##### TEKS DOKUMEN #####

Minggu, 17 Februari 2008

Valetine Day: Must We Celebrate?

Valentine Day:Yes or No?

Valentine Day atau yang di Indonesia lebih dikenal dengan istilah Hari Kasih Sayang (?) benar-benar merupakan sesuatu yang sangat fenomenal. Bagaimana tidak, hari yang selalu diperingati pada 14 Febuari di seluruh muka bumi oleh sangat banyak manusia, selalu dinanti-natikan kedatangannya dengan perasaan sangat antusias. Sampai-sampai, antusiasme menanti kedatangannya mengalahkan antusiasme menunggu bis atau kereta yang akan kita tumpangi untuk menuju ke tempat kerja, sekolah atau kegiatan-kegiatan ekonomi lainnya sehari-hari. Rasanya hampir tidak ada omelan, keluhan atau reaksi-reaksi negative lainnya ketika menunggu datangnya hari ini dibandingkan dengan ketika menunggu bis, angkutan yang hampir selalu diwarnai dengan berbagai omelan dan keluhan ketidakpuasan. Ini benar-benar fenomenal bagi yang, memang sengaja menunggu kedatangan hari ini ataupun yang tidak sedang bahkan yang bersumpah tidak akan pernah menunggu kedatangannya.
Fenomena Valentine Day sangat terasa dalam segala lini kehidupan-terutama dikalangan muda (walaupun tidak semuanya, karena ada kaum muda yang memang mengambil sikap dan posisi untuk tidak ikut larut di dalam euforianya karena berbagai alasan) karena mampu menggerakkan sangat banyak orang di seluruh penjuru dunia dalam dan pada waktu yang bersamaan dalam naungan satu tema besar-kasih sayang (?). Semua segi dan lini kehidupan bergerak. Roda perekonomian dibuat menggeliat karena ada banyak perilaku baru (sebenarnya bukan baru) dalam dunia perniagaan dan bisnis-munculnya promosi besar-besaran dengan mengedepankan “harga miring” dengan mengatasnamakan kasih sayang kepada konsumen. Geliat ekonomi dibarengi pula dengan berubahnya suasana (tampilan luar) yang tiba-tiba saja secara sistematis berubah menjadi all pink yang dipercayai (atau diindoktrinasikan) sebagai lamabang cinta kasih (?). Selain itu, perubahan perilaku dan hubungan pribadi antara orang-orang, yang umumnya, sedang kasmaran atau yang kebetulan kurang memiliki keberanian untuk mengungkapkan isi hati kepada lawan jenisnya juga turut mengemuka. Mereka, menjelang momentum ini, menjadi lebih romantis bahkan ada yang menjadi semakin “berani” berekspresi. Pendek kata, dinamika kehidupan social dan bisnis turut “bergelora” karena hari ini.

##### BARIS DATA #####

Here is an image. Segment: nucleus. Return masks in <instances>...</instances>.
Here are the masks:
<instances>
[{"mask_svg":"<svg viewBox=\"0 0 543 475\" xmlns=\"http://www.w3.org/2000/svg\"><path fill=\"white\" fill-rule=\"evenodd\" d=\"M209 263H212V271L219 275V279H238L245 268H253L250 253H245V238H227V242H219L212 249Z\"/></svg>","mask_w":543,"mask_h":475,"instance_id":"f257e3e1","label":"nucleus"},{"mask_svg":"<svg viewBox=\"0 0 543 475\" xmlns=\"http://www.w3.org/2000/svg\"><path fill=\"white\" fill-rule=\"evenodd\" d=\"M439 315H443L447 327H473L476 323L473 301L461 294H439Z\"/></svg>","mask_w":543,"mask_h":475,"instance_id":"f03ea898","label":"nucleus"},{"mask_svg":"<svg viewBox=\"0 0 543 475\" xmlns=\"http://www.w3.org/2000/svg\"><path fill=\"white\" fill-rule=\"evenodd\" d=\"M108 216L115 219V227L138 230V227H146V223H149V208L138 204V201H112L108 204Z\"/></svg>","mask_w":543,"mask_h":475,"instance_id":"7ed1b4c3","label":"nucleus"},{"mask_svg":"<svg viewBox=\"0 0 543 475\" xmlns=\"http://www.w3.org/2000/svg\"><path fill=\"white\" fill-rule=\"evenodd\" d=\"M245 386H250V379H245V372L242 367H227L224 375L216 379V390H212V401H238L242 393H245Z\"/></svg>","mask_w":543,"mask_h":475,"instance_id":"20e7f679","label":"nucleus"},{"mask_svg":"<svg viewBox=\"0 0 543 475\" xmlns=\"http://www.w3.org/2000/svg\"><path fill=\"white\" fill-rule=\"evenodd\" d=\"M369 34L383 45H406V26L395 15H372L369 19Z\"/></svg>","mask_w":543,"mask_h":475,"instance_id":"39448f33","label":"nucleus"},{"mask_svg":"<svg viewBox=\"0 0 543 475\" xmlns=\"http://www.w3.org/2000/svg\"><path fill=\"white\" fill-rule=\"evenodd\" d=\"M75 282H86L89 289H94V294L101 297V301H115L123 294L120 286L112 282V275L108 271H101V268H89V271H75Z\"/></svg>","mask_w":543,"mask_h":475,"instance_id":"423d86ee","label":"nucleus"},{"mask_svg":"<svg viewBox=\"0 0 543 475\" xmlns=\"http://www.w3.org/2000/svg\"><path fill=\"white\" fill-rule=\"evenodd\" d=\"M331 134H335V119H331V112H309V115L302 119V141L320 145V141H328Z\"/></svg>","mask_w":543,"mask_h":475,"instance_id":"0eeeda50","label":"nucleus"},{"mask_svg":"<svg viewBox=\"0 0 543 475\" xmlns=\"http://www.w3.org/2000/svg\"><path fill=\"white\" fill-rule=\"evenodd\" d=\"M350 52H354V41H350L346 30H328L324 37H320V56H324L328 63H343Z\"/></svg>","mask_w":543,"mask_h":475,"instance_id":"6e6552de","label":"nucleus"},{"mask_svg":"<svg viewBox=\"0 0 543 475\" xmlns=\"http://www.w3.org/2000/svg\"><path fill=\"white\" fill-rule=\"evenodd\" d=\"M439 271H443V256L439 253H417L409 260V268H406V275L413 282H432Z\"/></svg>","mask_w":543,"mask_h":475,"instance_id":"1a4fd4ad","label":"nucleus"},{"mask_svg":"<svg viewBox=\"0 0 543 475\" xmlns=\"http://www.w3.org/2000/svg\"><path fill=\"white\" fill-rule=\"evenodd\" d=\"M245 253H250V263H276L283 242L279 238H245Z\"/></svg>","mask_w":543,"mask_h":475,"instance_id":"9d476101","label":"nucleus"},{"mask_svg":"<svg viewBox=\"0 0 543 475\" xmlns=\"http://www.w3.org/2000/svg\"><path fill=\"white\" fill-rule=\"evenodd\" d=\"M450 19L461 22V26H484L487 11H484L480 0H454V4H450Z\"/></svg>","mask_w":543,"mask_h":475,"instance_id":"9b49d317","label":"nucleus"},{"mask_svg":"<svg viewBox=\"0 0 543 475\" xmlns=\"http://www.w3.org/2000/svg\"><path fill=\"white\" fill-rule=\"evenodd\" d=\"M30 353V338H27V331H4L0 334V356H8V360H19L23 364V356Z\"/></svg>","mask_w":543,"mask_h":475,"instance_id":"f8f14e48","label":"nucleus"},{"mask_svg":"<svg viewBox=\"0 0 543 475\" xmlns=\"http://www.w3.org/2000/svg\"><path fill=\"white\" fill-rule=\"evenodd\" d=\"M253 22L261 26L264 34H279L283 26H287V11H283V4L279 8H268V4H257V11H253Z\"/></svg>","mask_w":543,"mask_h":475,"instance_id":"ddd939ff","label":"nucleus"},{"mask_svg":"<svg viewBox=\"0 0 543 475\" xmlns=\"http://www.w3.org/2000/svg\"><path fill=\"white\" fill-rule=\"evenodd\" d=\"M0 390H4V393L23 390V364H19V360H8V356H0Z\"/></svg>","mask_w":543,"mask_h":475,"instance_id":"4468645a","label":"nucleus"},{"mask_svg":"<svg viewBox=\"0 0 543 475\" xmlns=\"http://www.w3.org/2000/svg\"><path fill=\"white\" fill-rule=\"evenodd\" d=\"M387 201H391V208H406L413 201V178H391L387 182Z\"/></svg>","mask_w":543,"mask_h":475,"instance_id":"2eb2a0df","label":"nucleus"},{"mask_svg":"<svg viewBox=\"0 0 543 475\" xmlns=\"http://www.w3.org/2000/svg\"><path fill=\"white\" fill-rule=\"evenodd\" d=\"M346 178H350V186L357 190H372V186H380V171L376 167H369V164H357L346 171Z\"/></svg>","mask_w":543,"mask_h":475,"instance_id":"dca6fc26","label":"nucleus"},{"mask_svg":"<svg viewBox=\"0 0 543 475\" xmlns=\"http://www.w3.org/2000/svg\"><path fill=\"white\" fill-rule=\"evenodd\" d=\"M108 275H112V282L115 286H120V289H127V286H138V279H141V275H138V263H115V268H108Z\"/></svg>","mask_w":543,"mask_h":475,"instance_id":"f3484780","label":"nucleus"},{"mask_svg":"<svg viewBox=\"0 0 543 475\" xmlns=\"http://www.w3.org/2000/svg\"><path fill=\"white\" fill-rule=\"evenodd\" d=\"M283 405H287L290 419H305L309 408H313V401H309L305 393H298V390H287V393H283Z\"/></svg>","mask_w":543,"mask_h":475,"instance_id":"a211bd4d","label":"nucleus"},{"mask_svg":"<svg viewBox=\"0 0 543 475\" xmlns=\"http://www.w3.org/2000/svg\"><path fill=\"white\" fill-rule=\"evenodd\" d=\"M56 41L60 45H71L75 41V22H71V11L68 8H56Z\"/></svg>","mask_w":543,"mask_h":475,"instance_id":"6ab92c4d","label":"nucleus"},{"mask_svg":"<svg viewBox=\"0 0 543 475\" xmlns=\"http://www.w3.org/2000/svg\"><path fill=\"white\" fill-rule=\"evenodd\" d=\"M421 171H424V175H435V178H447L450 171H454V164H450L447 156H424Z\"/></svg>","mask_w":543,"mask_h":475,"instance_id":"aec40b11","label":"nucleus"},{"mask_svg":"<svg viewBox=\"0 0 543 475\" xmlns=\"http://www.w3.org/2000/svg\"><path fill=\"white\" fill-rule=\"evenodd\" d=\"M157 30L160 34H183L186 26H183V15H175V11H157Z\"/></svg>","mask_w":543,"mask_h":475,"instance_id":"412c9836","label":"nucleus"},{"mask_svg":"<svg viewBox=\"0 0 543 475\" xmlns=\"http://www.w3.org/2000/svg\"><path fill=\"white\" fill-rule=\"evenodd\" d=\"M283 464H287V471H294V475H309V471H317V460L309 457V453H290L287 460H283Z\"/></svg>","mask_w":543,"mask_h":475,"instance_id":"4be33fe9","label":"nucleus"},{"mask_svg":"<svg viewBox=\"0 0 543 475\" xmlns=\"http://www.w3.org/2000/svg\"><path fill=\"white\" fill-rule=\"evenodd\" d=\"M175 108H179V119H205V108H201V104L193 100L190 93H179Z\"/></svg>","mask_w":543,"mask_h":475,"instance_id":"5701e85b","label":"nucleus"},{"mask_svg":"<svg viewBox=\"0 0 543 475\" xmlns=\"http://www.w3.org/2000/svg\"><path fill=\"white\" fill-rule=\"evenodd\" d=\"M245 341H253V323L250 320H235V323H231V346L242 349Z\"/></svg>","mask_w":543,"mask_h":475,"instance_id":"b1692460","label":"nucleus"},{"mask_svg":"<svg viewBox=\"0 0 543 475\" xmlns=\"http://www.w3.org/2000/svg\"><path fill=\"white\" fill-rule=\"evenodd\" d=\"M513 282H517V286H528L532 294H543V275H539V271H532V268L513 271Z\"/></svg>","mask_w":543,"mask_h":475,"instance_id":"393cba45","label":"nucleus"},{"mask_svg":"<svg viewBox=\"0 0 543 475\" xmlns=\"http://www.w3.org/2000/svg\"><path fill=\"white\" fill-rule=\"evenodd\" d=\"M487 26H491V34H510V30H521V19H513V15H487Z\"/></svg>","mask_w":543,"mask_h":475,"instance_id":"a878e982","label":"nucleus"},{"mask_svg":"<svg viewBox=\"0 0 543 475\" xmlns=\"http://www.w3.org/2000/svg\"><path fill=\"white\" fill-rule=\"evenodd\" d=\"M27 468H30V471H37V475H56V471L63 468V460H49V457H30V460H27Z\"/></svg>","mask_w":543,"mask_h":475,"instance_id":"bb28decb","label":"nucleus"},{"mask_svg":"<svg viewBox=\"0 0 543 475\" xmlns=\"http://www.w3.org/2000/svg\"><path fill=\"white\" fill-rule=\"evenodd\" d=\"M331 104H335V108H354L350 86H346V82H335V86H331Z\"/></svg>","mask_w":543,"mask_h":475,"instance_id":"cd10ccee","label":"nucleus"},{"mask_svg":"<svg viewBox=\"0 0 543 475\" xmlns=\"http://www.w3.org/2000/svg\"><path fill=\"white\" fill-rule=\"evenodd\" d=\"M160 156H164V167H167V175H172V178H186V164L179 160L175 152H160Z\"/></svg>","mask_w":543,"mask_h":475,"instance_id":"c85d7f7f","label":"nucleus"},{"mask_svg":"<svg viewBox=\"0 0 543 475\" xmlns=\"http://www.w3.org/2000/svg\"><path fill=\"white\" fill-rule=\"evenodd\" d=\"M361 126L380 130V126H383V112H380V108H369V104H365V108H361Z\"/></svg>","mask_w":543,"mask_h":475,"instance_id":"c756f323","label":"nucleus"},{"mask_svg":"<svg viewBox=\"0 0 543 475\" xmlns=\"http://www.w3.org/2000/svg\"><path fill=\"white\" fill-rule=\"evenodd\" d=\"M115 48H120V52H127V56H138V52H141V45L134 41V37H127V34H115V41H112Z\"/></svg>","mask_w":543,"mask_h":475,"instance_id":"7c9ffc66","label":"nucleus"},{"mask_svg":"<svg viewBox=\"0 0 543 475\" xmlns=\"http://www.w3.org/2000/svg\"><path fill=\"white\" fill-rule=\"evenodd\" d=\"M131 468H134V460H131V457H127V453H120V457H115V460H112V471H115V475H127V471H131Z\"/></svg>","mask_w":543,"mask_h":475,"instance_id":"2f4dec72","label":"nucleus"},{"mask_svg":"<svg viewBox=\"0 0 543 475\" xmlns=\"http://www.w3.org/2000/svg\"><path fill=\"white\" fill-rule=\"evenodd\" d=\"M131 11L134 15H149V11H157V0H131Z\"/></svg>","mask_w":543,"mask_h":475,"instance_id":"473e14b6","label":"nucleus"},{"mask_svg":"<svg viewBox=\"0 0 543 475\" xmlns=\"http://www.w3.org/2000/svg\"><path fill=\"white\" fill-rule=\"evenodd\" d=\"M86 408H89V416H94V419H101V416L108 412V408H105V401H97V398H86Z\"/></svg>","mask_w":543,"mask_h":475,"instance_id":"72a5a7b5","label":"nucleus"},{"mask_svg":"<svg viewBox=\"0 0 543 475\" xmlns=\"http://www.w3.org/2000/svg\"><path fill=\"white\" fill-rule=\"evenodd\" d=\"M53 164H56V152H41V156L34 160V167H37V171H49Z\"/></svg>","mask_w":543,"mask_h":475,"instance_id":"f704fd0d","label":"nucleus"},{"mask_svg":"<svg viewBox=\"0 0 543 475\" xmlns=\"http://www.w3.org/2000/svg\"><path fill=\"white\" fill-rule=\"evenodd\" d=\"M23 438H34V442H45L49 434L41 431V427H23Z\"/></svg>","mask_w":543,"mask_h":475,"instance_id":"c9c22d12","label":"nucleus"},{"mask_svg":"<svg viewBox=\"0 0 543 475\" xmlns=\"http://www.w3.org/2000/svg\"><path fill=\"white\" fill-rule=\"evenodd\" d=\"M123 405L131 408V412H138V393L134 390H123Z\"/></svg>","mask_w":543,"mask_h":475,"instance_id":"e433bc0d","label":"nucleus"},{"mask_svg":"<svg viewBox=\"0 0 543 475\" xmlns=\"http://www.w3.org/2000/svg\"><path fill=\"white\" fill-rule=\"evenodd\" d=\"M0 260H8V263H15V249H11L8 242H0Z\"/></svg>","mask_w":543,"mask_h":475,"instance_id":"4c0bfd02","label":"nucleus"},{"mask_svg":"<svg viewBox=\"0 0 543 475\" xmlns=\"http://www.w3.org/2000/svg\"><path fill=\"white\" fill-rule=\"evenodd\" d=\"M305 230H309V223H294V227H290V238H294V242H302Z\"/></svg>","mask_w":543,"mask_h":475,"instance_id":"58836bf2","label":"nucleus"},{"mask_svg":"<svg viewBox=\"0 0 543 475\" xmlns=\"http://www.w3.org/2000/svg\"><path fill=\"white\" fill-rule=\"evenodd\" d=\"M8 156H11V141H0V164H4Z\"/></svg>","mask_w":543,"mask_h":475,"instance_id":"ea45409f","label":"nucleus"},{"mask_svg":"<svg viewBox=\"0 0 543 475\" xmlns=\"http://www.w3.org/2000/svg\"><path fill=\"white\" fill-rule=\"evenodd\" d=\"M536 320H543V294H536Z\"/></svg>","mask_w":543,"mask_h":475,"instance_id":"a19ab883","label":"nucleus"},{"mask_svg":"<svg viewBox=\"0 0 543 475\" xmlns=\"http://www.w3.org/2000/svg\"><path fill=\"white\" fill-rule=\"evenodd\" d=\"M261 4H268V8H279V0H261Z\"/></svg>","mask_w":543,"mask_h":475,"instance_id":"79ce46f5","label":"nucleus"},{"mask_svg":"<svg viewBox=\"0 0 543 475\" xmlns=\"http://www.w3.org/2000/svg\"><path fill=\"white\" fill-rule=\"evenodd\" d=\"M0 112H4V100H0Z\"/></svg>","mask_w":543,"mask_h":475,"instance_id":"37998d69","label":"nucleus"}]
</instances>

#####

## DAFTAR SOAL:
1. Menurut teks dokumen, dengan istilah apa Valentine Day lebih dikenal di Indonesia?
2. Temukan setiap baris data yang memuat kata "Here", kemudian salin baris tersebut.

## KELUARAN YANG DIHARAPKAN:
1. Hari Kasih Sayang.

2.
Here is an image. Segment: nucleus. Return masks in <instances>...</instances>.
Here are the masks:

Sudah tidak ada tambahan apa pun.